> _RAW DATA_:
-*-

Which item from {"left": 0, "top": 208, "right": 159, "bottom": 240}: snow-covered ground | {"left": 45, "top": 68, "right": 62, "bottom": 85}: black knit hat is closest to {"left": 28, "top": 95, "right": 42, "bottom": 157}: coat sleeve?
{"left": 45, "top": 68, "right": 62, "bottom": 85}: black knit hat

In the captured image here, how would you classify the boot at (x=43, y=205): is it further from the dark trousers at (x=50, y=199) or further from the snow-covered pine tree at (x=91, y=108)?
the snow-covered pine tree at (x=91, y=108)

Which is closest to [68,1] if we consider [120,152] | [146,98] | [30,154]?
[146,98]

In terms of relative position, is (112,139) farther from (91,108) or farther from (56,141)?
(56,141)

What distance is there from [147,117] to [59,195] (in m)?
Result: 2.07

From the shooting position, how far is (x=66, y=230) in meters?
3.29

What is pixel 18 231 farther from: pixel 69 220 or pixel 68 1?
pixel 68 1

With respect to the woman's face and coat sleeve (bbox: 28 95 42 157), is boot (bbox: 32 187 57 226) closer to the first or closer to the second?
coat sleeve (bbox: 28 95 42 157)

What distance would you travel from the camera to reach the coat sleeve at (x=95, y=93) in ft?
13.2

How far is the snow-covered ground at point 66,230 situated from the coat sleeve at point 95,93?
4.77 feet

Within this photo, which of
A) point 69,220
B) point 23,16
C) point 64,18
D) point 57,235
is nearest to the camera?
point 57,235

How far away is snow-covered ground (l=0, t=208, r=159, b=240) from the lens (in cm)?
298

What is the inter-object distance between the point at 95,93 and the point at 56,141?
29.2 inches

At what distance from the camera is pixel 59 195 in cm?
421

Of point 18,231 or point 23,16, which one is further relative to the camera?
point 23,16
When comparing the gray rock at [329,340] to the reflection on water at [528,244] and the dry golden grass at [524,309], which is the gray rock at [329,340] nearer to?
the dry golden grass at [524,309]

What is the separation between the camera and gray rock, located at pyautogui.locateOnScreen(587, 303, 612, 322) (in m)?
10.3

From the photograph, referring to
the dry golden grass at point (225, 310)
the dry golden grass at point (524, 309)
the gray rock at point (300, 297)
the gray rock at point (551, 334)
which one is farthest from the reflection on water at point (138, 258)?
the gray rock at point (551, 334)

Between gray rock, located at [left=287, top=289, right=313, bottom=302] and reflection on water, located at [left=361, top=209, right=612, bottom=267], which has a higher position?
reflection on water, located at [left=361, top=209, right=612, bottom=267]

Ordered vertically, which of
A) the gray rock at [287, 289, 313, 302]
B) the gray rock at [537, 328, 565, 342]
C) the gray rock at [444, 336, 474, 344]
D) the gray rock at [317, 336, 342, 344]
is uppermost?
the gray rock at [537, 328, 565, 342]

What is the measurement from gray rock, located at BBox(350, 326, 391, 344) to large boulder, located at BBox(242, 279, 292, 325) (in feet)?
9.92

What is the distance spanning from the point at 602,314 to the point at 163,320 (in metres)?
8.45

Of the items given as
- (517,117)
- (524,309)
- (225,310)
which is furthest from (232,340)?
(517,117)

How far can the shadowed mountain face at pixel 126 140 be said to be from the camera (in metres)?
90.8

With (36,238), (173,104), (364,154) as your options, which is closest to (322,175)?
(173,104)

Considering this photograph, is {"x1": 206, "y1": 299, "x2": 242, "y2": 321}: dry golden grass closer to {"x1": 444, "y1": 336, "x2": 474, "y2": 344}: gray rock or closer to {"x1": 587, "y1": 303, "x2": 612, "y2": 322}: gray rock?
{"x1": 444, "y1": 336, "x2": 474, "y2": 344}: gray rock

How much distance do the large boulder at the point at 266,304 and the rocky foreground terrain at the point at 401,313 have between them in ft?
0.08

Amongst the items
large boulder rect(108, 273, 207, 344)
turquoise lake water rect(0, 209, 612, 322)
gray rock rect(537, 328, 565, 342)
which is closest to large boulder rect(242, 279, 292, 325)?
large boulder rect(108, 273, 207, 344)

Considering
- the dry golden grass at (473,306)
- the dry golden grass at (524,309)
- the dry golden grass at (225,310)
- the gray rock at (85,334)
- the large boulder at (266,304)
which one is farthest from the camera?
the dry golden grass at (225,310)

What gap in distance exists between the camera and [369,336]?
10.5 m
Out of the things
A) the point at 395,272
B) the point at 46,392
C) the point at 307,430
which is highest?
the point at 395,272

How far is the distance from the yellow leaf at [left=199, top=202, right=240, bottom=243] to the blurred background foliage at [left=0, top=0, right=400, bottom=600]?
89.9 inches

-*-

Update all of the items above by replacing "snow-covered ground" with "snowy ground". Leave everything else unchanged.

Which item from {"left": 0, "top": 208, "right": 159, "bottom": 240}: snowy ground | {"left": 45, "top": 68, "right": 62, "bottom": 85}: black knit hat is closest to {"left": 28, "top": 95, "right": 42, "bottom": 157}: coat sleeve?
{"left": 45, "top": 68, "right": 62, "bottom": 85}: black knit hat

In the captured image here, how would you classify the boot at (x=43, y=205): is it further from the dark trousers at (x=50, y=199) or further from the snow-covered pine tree at (x=91, y=108)?
the snow-covered pine tree at (x=91, y=108)

Which is closest to [68,1] if we consider [120,152] | [146,98] | [30,154]?
[146,98]

In terms of relative position, is (112,139) farther from (91,108) or farther from (56,141)?
(56,141)

What distance is there from [147,117] to [59,195] (in m)?
Result: 2.07

From the shooting position, how far is (x=66, y=230) in meters?
3.29

What is pixel 18 231 farther from: pixel 69 220 or pixel 68 1?
pixel 68 1

With respect to the woman's face and coat sleeve (bbox: 28 95 42 157), is boot (bbox: 32 187 57 226) closer to the first or closer to the second?
coat sleeve (bbox: 28 95 42 157)

What distance would you travel from the camera to reach the coat sleeve at (x=95, y=93) in ft?
13.2

How far is the snowy ground at point 66,230 situated from the coat sleeve at point 95,93?
4.77 feet

Within this photo, which of
A) point 69,220
B) point 23,16
C) point 64,18
D) point 57,235
is nearest to the camera?
point 57,235

How far away is snowy ground (l=0, t=208, r=159, b=240) from the lens (in cm)?
298

What is the inter-object distance between the point at 95,93 and the point at 56,141?
29.2 inches

At what distance from the camera is pixel 59 195 in cm?
421

Of point 18,231 or point 23,16, which one is further relative to the camera?
point 23,16
When comparing the gray rock at [329,340] to the reflection on water at [528,244] and the dry golden grass at [524,309], which is the gray rock at [329,340] nearer to?
the dry golden grass at [524,309]

What is the separation between the camera and gray rock, located at pyautogui.locateOnScreen(587, 303, 612, 322) (in m)?
10.3

From the photograph, referring to
the dry golden grass at point (225, 310)
the dry golden grass at point (524, 309)
the gray rock at point (300, 297)
the gray rock at point (551, 334)
which one is farthest from the reflection on water at point (138, 258)?
the gray rock at point (551, 334)

Between gray rock, located at [left=287, top=289, right=313, bottom=302] and reflection on water, located at [left=361, top=209, right=612, bottom=267], which has a higher position?
reflection on water, located at [left=361, top=209, right=612, bottom=267]

Ordered vertically, which of
A) the gray rock at [287, 289, 313, 302]
B) the gray rock at [537, 328, 565, 342]
C) the gray rock at [444, 336, 474, 344]
D) the gray rock at [317, 336, 342, 344]
is uppermost?
the gray rock at [537, 328, 565, 342]

What is the measurement from gray rock, located at BBox(350, 326, 391, 344) to large boulder, located at BBox(242, 279, 292, 325) (in feet)?
9.92

What is the distance spanning from the point at 602,314 to the point at 163,320 (in metres)?
8.45

Of the items given as
- (517,117)
- (524,309)
- (225,310)
which is furthest from (232,340)?
(517,117)

How far can the shadowed mountain face at pixel 126 140 be said to be from the camera (in metres)?
90.8

With (36,238), (173,104), (364,154) as your options, which is closest to (322,175)?
(173,104)

Considering this photograph, is {"x1": 206, "y1": 299, "x2": 242, "y2": 321}: dry golden grass closer to {"x1": 444, "y1": 336, "x2": 474, "y2": 344}: gray rock or closer to {"x1": 587, "y1": 303, "x2": 612, "y2": 322}: gray rock?
{"x1": 444, "y1": 336, "x2": 474, "y2": 344}: gray rock

How much distance do the large boulder at the point at 266,304 and the rocky foreground terrain at the point at 401,313 have between them in ft?
0.08

Amongst the items
large boulder rect(108, 273, 207, 344)
turquoise lake water rect(0, 209, 612, 322)
gray rock rect(537, 328, 565, 342)
which is closest to large boulder rect(242, 279, 292, 325)?
large boulder rect(108, 273, 207, 344)

Considering
- the dry golden grass at (473,306)
- the dry golden grass at (524,309)
- the dry golden grass at (225,310)
- the gray rock at (85,334)
- the large boulder at (266,304)
which one is farthest from the camera?
the dry golden grass at (225,310)

What gap in distance exists between the camera and [369,336]?
10.5 m
Out of the things
A) the point at 395,272
B) the point at 46,392
C) the point at 307,430
which is highest?
the point at 395,272

How far is the distance from the yellow leaf at [left=199, top=202, right=240, bottom=243] to the blurred background foliage at [left=0, top=0, right=400, bottom=600]?
89.9 inches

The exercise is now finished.